** Задание 1 **
Ответьте по тексту на вопросы:
(а) В чем, согласно тексту, особенность и единственность явления отца Иоанна?
(б) К чьим словам о священстве текст предлагает обратиться, чтобы понять, почему в святцах почти нет святых священников?
(в) Какие два светила, по тексту, сумели явить собою величие священнического сана и выразить его в слове?
** Задание 2 **
Выпишите из текста дословно всё, начиная со слов «Архимандрит Константин (Зайцев).» и вниз до слов «даже среди святых.».
** Задание 3 **
Как изложить текст в двух предложениях?
++++ Исходный текст ++++
Нет отца Иоанна... и он есть. Умерло все временное, тленное, забудется все неважное. Но жив дух, всегда живший в Господе. Все члены Церкви Христовой имеют теперь нового молитвенника за себя, а мы, пастыри Церкви, кроме того, – и живой образ и неувядаемый пример для себя.

Архимандрит Константин (Зайцев). К чему зовет нас святость отца Иоанна Кронштадтского

Святость человека, выделяя его из рядов человечества, делает значительными каждое его слово и жест, каждую мелочь жизни и быта. Нет ничтожных событий в жизни святого. Это не значит, что каждое его действие безгрешно и заслуживает подражания. Это значит лишь то, что не безразлично никакое явление, имеющее отношение к жизни святого, образуя одно из звеньев неповторимо индивидуального пути восхождения его на горнее место, к Престолу Божию.

Одно обстоятельство обособляет отца Иоанна Кронштадтского от сонма святых. Недомыслимо высоко звание святого, изымая каждого святого человека из подчинения законам естества. Но нечто такое усматриваем мы в образе отца Иоанна, что на особое место выдвигает его даже среди святых.

Святость священника – вот особенность, можно даже сказать, единственность явления отца Иоанна. He то существенно, что был отец Иоанн священником, a то, что сан священника, в его образе, оказался залит светом святости. Ничего исключительного не было бы, если бы отец Иоанн, быв священником, на каких-то дальнейших этапах жизненного пути обрел святость или, и будучи священником, в мученичестве обрел нимб святости. Знаменательно то, что отец Иоанн стал святым – во всех мыслимых проявлениях обыденной деятельности пастырской. В этом единственность, неповторимость, неизъяснимость – можно было бы даже сказать, загадочность личности отца Иоанна, если бы она не была раскрыта нам до доступной нам глубины его внутреннего человека и до последней мелочи его внешней жизни.

He найдем мы, за редчайшим исключением, в святцах святых священников. Почему так? Чтобы это понять, достаточно обратиться к словам Златоустовым, посвященным священству. Здесь с силой недосягаемой показан контраст между заданием священника быть постоянно на людях, с одной стороны, и той высотой духа, которая должна отвечать величию звания священника. Дело спасения собственной души становится для священника задачей исключительной трудности, с которой далеко не все священники успешно справляются. Что же говорить о святости? Отсюда поймем мы то недоумение, исполненное недоверчивости, с которым отец Иоанн был встречен людьми исключительно высокой духовности: не прелесть ли?..

Два светила сияют нам из глубины веков, сумевших явить собою величие священнического сана и выразить его в слове: то Иоанн Златоуст и Григорий Богослов.

Всмотримся в этих двух колоссов.
++++ Показанные записи ++++
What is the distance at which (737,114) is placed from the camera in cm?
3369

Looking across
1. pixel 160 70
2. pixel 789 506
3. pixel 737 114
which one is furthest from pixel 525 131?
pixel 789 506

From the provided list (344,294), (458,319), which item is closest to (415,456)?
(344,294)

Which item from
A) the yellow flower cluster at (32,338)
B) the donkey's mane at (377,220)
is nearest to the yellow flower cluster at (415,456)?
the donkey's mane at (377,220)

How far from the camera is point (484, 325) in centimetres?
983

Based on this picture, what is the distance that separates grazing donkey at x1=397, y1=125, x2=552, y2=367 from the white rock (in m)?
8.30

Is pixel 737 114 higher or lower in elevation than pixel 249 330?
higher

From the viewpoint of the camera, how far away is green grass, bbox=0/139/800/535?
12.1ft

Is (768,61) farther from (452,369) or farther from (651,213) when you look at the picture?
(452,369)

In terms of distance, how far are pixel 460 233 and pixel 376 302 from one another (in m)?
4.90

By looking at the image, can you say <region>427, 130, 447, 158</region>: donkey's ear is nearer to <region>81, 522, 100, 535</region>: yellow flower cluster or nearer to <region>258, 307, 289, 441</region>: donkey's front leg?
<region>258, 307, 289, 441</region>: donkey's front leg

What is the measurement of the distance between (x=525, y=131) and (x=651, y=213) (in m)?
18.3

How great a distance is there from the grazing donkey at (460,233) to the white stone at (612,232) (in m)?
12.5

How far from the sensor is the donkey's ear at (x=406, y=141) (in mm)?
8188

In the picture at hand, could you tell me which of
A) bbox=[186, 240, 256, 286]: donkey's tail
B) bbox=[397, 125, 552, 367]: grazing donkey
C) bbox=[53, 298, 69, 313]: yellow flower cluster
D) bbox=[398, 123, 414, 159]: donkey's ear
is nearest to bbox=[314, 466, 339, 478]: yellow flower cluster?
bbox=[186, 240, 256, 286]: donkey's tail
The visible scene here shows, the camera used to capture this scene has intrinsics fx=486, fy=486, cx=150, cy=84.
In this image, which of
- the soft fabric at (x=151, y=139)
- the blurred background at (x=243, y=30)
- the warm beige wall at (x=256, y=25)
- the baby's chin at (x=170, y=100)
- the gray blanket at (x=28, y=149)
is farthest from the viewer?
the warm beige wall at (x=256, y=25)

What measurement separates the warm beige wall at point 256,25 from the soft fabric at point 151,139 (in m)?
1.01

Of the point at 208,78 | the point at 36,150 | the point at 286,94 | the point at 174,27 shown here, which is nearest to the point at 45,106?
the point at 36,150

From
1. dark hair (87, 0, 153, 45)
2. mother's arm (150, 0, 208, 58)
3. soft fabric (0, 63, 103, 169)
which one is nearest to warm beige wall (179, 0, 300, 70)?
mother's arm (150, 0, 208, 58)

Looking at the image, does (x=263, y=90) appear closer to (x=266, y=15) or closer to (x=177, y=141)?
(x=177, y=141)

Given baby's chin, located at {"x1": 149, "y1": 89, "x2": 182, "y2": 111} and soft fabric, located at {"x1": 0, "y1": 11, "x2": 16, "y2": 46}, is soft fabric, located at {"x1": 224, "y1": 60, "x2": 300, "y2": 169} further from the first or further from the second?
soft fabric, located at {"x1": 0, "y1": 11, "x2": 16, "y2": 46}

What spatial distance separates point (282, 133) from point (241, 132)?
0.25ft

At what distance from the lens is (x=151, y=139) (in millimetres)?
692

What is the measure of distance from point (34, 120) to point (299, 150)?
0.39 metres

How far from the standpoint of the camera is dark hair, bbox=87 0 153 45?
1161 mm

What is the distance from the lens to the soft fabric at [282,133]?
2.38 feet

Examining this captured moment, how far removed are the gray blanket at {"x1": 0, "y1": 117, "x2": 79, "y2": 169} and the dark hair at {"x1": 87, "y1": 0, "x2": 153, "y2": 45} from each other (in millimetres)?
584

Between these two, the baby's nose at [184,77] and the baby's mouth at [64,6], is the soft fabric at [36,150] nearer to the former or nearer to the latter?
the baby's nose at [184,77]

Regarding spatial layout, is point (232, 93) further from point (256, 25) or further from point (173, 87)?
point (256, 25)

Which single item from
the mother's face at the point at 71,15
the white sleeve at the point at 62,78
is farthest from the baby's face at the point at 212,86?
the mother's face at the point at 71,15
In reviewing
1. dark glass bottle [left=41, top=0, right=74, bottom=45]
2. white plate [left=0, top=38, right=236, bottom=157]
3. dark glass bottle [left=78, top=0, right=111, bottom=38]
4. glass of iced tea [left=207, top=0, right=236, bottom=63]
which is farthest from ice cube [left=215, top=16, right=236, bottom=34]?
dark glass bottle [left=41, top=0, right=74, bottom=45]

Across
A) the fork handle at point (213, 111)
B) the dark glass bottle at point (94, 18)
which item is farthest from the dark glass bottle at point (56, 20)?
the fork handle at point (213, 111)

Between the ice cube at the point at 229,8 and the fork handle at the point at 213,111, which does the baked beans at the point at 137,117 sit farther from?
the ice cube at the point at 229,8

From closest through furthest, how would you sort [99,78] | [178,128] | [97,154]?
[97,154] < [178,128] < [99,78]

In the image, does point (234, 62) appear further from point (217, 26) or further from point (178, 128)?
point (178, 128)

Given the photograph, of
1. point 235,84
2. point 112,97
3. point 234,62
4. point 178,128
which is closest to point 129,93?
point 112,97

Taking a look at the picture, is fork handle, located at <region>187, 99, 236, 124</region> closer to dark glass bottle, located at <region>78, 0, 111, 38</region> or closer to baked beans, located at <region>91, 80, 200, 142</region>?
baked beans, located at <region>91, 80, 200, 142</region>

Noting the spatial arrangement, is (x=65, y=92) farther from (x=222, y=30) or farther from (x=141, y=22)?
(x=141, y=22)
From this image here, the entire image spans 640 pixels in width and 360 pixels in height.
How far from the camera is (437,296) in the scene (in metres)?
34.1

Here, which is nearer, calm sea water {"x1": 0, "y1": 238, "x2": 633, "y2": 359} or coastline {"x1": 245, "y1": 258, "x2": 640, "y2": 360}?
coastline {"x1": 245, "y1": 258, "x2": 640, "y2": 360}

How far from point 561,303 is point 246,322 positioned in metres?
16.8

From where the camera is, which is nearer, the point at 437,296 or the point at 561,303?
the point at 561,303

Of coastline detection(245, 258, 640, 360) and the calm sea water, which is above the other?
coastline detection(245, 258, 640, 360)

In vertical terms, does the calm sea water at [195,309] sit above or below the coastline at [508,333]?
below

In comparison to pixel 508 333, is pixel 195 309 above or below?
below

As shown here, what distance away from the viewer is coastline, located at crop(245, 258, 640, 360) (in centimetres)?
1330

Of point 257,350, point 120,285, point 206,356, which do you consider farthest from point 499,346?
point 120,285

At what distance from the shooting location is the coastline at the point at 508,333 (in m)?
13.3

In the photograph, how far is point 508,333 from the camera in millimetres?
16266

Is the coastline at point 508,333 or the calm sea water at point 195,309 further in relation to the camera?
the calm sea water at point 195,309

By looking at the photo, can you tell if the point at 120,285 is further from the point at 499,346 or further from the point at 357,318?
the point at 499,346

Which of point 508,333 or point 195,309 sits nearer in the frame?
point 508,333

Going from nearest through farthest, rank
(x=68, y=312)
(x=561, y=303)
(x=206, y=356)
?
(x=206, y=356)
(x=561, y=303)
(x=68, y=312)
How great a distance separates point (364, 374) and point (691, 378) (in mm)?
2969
++++
** Решение 1 **
(а) В святости священника.
(б) К словам Златоустовым.
(в) Иоанн Златоуст и Григорий Богослов.

** Решение 2 **
Архимандрит Константин (Зайцев). К чему зовет нас святость отца Иоанна Кронштадтского

Святость человека, выделяя его из рядов человечества, делает значительными каждое его слово и жест, каждую мелочь жизни и быта. Нет ничтожных событий в жизни святого. Это не значит, что каждое его действие безгрешно и заслуживает подражания. Это значит лишь то, что не безразлично никакое явление, имеющее отношение к жизни святого, образуя одно из звеньев неповторимо индивидуального пути восхождения его на горнее место, к Престолу Божию.

Одно обстоятельство обособляет отца Иоанна Кронштадтского от сонма святых. Недомыслимо высоко звание святого, изымая каждого святого человека из подчинения законам естества. Но нечто такое усматриваем мы в образе отца Иоанна, что на особое место выдвигает его даже среди святых.

** Решение 3 **
Отца Иоанна Кронштадтского даже среди святых выделяет святость священника: святым он стал во всех мыслимых проявлениях обыденной пастырской деятельности. Святых священников в святцах, за редчайшим исключением, нет, поскольку, как видно из слов Златоуста о священстве, задание священника быть постоянно на людях контрастирует с высотой духа, которой требует его звание, и даже спасение собственной души становится для священника задачей исключительной трудности.